Exercise -
Could you retype every line from the one holding "Among the options" through the final line of the rows, inclusive, leaving the pictures out of your answer?

Task inputs -

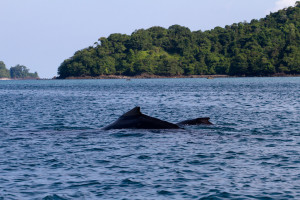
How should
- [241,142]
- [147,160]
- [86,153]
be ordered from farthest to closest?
[241,142] < [86,153] < [147,160]

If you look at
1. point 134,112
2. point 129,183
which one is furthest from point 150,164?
point 134,112

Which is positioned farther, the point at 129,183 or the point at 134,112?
the point at 134,112

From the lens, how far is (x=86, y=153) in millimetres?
22469

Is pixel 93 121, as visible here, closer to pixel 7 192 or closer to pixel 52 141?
pixel 52 141

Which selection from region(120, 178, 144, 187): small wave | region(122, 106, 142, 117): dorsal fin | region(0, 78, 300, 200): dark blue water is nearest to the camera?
region(0, 78, 300, 200): dark blue water

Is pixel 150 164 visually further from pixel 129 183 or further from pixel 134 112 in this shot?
pixel 134 112

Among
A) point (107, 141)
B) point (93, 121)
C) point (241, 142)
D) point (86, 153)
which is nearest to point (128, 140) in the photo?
point (107, 141)

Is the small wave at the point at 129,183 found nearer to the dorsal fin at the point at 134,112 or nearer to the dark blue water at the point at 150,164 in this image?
the dark blue water at the point at 150,164

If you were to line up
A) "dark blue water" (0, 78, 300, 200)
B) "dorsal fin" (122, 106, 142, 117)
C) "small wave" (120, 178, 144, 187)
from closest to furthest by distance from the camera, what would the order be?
"dark blue water" (0, 78, 300, 200) < "small wave" (120, 178, 144, 187) < "dorsal fin" (122, 106, 142, 117)

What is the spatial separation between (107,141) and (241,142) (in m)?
7.40

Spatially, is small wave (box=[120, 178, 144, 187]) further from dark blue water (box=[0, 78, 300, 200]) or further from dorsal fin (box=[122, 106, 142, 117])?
dorsal fin (box=[122, 106, 142, 117])

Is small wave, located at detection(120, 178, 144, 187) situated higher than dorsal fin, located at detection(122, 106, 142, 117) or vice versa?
dorsal fin, located at detection(122, 106, 142, 117)

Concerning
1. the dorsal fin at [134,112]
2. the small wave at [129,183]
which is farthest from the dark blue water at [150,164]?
the dorsal fin at [134,112]

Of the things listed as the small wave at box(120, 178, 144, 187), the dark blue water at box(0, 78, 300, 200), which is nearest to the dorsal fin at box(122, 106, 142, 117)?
the dark blue water at box(0, 78, 300, 200)
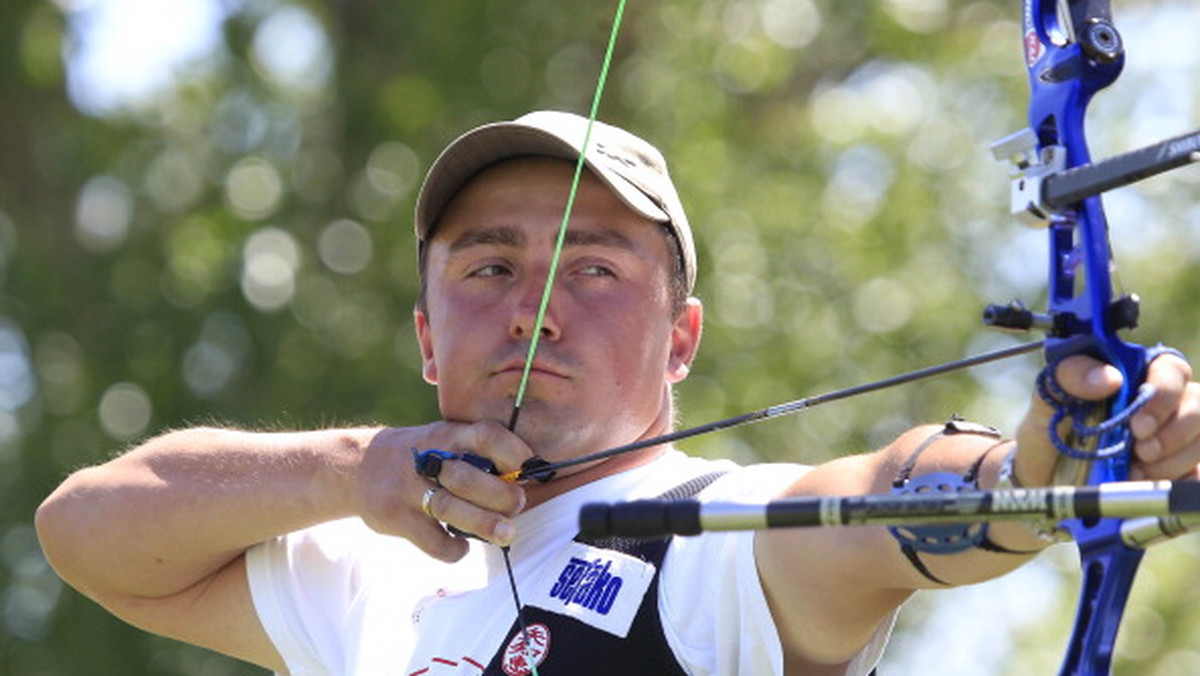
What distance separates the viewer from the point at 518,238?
3.71 meters

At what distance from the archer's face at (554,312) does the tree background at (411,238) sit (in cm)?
635

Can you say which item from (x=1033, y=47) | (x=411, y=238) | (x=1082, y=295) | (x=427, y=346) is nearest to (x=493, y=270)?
(x=427, y=346)

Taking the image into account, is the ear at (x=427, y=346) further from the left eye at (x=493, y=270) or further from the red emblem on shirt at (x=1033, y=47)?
the red emblem on shirt at (x=1033, y=47)

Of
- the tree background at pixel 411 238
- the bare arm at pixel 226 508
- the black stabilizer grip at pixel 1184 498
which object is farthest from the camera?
the tree background at pixel 411 238

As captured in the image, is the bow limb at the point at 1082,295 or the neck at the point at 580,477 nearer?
the bow limb at the point at 1082,295

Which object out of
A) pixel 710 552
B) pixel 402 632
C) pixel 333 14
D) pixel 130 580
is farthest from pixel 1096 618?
pixel 333 14

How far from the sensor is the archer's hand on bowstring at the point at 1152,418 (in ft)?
8.60

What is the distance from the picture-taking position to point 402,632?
3.62 metres

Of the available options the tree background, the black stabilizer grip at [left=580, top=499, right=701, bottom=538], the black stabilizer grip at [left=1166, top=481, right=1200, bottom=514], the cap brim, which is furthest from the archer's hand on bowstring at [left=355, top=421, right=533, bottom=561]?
the tree background

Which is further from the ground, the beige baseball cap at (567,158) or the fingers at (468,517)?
the beige baseball cap at (567,158)

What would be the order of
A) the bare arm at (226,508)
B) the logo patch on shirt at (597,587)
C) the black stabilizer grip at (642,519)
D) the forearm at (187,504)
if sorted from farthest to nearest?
the forearm at (187,504), the bare arm at (226,508), the logo patch on shirt at (597,587), the black stabilizer grip at (642,519)

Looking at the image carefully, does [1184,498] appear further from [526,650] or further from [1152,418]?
[526,650]

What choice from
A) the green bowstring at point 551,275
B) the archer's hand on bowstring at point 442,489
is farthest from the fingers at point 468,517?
the green bowstring at point 551,275

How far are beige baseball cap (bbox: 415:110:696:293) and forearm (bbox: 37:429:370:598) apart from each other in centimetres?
45
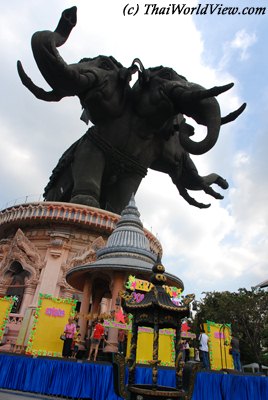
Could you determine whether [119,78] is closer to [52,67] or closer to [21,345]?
[52,67]

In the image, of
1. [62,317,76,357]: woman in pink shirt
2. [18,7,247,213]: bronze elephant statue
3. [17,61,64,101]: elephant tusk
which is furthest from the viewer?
[17,61,64,101]: elephant tusk

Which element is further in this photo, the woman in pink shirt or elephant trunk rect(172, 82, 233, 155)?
elephant trunk rect(172, 82, 233, 155)

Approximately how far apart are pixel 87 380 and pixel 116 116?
49.4 ft

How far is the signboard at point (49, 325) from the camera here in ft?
30.9

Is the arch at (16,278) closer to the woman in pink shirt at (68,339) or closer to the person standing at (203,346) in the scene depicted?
the woman in pink shirt at (68,339)

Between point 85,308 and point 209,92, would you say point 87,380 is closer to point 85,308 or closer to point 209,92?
point 85,308

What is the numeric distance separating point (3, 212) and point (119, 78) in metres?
10.7

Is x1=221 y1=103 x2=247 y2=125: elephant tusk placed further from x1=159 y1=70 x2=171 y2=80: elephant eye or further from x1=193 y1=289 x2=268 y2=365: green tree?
x1=193 y1=289 x2=268 y2=365: green tree

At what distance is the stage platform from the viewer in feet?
22.7

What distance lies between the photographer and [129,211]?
1401cm

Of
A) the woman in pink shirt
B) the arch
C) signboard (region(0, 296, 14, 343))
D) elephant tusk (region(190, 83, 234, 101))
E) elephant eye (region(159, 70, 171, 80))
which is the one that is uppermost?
elephant eye (region(159, 70, 171, 80))

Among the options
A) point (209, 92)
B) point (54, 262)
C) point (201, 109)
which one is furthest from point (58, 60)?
point (54, 262)

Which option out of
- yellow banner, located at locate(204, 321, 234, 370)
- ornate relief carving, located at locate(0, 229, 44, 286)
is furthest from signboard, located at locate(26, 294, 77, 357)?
ornate relief carving, located at locate(0, 229, 44, 286)

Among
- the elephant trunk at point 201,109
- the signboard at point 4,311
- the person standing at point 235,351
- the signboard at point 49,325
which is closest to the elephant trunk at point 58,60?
the elephant trunk at point 201,109
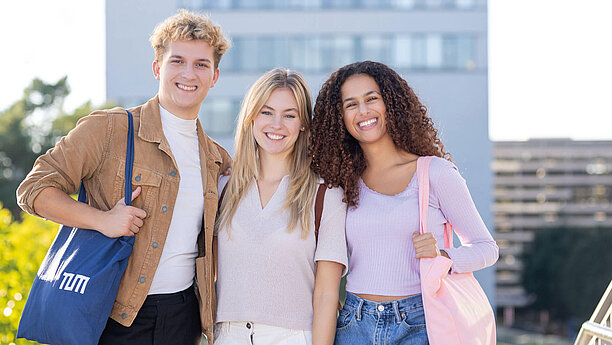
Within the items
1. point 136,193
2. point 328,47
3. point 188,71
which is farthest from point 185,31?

Task response -
Among the options
A) point (209, 92)
B) point (54, 262)
C) point (201, 109)
which one is furthest from point (58, 60)?
point (54, 262)

Which option out of
- yellow banner, located at locate(204, 321, 234, 370)
- ornate relief carving, located at locate(0, 229, 44, 286)
is furthest from signboard, located at locate(26, 294, 77, 357)?
ornate relief carving, located at locate(0, 229, 44, 286)

Among
- the elephant trunk at point 201,109
- the signboard at point 4,311
- the person standing at point 235,351
- the signboard at point 49,325
which is closest to the elephant trunk at point 58,60?
the elephant trunk at point 201,109
Within the items
1. point 136,193
2. point 328,47
3. point 188,71
which is farthest from point 185,31?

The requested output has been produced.